(Written task) Start at the line containing "Taking a look" and transcribe every line exactly through the end of the records below, and only those lines.

(Records to use)
--- begin ---

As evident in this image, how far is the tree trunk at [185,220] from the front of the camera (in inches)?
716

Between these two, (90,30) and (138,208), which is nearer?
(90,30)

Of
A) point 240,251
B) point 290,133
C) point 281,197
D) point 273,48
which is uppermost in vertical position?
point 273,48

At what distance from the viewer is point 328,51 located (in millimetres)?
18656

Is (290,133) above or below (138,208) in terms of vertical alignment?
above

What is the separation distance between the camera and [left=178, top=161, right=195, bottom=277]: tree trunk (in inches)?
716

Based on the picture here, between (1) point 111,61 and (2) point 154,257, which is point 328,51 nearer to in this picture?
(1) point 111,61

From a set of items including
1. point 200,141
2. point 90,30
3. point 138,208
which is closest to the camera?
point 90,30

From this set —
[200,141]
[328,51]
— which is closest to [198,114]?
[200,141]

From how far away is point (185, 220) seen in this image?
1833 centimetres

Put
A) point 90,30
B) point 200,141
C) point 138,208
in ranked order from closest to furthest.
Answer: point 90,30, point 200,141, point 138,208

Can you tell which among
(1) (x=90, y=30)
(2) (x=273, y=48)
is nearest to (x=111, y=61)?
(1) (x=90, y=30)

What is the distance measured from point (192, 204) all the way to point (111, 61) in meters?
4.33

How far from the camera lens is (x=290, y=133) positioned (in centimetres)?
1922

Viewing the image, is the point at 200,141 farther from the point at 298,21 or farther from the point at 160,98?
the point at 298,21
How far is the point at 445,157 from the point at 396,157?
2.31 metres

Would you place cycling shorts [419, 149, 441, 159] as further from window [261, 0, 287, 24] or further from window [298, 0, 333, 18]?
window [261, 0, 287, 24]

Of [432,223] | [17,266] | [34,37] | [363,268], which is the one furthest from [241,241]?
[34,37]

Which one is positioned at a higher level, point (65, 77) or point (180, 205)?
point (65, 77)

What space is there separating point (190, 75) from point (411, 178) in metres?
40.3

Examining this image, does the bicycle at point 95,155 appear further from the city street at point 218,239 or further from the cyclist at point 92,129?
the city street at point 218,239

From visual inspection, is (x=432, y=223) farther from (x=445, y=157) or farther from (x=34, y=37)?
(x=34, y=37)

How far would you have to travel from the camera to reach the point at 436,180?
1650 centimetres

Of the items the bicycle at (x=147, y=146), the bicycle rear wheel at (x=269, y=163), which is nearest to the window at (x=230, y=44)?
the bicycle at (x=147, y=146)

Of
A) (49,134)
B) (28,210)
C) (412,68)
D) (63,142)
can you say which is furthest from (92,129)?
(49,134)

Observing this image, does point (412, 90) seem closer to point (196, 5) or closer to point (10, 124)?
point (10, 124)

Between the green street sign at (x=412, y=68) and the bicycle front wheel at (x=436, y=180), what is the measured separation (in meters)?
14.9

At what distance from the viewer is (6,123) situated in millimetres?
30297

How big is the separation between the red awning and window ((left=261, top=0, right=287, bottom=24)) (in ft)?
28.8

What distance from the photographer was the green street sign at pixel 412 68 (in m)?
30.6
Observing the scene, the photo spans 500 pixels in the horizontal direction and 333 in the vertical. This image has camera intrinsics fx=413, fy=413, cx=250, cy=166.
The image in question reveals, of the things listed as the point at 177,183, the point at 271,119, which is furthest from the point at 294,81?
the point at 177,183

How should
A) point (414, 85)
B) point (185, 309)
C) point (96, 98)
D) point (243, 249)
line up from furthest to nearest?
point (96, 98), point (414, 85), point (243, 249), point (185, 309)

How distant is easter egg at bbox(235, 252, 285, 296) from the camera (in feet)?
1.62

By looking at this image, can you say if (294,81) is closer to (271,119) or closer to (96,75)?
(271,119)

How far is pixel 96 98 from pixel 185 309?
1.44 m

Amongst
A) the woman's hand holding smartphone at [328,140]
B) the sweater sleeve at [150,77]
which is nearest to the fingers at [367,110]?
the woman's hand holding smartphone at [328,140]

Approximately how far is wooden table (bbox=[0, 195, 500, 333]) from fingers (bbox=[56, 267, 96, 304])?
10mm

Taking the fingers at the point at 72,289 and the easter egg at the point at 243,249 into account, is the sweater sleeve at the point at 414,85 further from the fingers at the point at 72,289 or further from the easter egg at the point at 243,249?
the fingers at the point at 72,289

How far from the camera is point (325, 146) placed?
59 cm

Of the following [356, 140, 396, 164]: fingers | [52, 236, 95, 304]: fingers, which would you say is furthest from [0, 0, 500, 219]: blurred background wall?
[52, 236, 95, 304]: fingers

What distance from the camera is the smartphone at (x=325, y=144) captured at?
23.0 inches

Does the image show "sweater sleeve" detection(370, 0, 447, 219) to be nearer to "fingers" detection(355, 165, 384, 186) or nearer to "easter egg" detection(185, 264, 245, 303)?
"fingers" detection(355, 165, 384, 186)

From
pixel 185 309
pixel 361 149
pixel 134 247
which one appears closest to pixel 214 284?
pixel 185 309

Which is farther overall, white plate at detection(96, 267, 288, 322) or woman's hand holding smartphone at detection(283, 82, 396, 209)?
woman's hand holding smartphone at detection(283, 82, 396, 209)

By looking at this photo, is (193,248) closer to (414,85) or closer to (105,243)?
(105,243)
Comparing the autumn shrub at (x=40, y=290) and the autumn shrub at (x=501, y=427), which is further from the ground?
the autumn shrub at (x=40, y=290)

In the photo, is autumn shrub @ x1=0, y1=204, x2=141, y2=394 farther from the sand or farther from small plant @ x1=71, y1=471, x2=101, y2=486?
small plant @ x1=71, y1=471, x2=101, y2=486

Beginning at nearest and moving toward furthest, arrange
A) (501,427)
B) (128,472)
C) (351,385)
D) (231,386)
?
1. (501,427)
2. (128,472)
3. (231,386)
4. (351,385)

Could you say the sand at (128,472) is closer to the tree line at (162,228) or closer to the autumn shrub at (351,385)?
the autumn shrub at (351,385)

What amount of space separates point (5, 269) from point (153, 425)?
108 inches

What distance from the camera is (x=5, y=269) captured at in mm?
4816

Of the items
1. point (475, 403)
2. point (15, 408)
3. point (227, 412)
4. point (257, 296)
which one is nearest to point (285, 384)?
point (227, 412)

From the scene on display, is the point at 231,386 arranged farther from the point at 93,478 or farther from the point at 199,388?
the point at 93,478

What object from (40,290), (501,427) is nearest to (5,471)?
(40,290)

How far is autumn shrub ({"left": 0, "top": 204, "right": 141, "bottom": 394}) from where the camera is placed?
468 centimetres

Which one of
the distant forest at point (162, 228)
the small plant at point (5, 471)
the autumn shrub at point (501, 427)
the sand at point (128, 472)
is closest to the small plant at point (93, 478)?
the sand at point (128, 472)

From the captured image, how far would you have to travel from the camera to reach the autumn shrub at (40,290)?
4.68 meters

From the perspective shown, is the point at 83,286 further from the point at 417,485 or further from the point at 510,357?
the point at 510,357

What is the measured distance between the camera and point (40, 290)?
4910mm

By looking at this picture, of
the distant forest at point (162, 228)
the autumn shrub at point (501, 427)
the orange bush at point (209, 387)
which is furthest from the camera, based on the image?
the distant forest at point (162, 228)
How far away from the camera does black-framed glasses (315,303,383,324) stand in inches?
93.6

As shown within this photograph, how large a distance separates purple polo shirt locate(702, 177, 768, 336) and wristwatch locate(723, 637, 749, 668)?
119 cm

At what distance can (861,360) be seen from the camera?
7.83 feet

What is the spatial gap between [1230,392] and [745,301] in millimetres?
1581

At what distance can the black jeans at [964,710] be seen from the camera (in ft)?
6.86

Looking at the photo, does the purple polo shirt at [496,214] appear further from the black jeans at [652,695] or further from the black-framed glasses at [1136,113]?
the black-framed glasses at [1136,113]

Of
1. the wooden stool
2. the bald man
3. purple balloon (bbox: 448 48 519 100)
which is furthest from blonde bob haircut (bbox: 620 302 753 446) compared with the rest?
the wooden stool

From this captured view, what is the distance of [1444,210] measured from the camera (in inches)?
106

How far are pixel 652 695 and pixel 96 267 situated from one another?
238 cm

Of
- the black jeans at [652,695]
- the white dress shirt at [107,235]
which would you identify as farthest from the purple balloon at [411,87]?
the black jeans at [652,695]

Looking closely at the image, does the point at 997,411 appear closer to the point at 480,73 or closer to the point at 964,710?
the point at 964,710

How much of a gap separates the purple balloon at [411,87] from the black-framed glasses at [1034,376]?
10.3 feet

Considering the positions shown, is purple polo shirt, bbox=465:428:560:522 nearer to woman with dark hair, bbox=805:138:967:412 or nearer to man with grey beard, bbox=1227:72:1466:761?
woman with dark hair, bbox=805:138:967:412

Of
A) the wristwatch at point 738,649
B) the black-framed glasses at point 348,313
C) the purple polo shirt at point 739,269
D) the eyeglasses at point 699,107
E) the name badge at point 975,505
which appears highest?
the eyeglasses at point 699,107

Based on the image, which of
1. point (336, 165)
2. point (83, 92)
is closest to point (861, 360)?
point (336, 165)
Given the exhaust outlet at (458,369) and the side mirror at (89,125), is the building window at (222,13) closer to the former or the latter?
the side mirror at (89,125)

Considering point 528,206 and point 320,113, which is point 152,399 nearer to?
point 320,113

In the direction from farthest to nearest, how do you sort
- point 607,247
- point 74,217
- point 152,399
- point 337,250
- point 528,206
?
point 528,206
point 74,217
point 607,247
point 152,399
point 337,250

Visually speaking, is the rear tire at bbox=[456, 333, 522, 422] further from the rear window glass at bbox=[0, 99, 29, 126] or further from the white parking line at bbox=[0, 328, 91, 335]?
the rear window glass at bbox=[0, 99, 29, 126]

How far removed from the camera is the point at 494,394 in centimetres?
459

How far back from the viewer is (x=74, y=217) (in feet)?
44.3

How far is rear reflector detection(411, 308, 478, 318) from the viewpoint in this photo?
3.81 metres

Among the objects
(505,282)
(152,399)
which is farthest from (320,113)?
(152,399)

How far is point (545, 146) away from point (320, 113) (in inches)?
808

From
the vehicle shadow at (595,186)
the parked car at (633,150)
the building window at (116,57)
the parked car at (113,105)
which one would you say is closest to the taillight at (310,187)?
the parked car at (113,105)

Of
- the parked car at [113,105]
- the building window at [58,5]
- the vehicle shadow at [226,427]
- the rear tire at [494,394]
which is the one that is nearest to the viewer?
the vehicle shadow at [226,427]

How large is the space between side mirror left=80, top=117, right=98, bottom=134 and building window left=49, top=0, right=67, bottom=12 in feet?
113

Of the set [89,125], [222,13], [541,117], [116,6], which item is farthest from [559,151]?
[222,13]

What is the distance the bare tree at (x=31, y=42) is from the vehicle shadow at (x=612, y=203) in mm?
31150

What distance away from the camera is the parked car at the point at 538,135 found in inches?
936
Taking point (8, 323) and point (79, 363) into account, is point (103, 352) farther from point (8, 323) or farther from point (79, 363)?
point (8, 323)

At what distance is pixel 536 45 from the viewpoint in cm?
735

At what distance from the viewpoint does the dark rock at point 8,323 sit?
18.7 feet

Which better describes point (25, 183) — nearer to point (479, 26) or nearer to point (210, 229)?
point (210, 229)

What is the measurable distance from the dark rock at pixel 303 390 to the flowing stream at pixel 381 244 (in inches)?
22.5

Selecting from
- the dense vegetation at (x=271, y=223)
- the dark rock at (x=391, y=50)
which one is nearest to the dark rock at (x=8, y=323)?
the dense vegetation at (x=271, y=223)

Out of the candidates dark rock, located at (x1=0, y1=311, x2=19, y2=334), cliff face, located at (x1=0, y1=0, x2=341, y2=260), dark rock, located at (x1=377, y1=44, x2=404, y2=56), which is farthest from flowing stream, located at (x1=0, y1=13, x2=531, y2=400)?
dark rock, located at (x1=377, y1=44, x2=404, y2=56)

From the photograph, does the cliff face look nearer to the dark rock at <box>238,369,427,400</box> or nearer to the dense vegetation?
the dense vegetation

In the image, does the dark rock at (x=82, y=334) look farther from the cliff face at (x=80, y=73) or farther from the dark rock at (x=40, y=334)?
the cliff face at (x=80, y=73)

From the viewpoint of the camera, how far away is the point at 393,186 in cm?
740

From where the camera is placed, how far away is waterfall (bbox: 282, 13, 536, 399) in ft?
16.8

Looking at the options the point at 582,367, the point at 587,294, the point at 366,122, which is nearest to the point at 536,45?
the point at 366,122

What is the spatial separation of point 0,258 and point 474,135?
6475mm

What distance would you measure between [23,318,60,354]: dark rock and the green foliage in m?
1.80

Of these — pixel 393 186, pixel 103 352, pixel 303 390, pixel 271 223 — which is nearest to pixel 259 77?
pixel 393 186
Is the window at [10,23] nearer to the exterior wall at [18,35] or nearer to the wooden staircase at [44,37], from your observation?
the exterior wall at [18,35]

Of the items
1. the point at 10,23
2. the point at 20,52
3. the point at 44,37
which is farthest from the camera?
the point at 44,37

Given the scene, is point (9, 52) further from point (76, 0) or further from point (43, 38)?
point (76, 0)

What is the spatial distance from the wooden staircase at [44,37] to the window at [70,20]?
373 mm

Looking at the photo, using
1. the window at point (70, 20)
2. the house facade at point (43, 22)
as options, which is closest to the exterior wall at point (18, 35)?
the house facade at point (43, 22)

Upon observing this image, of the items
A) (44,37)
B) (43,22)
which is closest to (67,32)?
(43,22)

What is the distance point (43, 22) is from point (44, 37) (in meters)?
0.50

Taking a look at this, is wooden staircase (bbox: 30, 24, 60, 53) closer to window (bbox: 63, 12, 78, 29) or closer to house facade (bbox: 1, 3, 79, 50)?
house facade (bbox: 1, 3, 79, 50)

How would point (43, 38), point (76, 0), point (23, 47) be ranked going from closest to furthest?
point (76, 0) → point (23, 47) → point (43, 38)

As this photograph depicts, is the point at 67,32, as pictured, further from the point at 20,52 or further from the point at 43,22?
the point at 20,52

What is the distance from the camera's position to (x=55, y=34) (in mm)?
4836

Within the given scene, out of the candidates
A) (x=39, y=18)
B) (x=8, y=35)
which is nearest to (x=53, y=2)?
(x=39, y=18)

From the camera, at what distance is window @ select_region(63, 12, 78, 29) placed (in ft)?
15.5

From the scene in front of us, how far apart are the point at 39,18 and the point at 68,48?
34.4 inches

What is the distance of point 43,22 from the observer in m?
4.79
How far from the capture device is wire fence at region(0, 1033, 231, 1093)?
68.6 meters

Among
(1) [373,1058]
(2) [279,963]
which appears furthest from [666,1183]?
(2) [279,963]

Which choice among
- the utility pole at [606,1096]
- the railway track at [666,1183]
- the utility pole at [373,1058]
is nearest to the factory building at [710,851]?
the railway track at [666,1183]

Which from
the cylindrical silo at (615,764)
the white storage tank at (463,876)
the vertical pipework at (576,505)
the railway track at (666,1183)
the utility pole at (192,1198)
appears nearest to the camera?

--- end ---

(The reply)
Taking a look at this, is wooden staircase (bbox: 30, 24, 60, 53) closer to window (bbox: 63, 12, 78, 29) or closer to house facade (bbox: 1, 3, 79, 50)?
house facade (bbox: 1, 3, 79, 50)

How would point (43, 38), point (76, 0), point (23, 47) be ranked going from closest to furthest?
point (76, 0) → point (23, 47) → point (43, 38)

As this photograph depicts, is the point at 67,32, as pictured, further from the point at 20,52 or further from the point at 43,22?
the point at 20,52

What is the distance from the camera's position to (x=55, y=34) (in mm)?
4836

Within the given scene, out of the candidates
A) (x=39, y=18)
B) (x=8, y=35)
which is nearest to (x=53, y=2)?
(x=39, y=18)

From the camera, at what distance is window @ select_region(63, 12, 78, 29) placed (in ft)?
15.5

From the scene in front of us, how far apart are the point at 39,18 and the point at 68,48?
34.4 inches

What is the distance of point 43,22 from the observer in m?
4.79
How far from the capture device is wire fence at region(0, 1033, 231, 1093)?
68.6 meters

Among
(1) [373,1058]
(2) [279,963]
which appears furthest from [666,1183]?
(2) [279,963]

Which choice among
- the utility pole at [606,1096]
- the railway track at [666,1183]
- the utility pole at [373,1058]
is nearest to the factory building at [710,851]?
the railway track at [666,1183]

Which from
the cylindrical silo at (615,764)
the white storage tank at (463,876)
the vertical pipework at (576,505)
the railway track at (666,1183)
the utility pole at (192,1198)
appears nearest to the camera?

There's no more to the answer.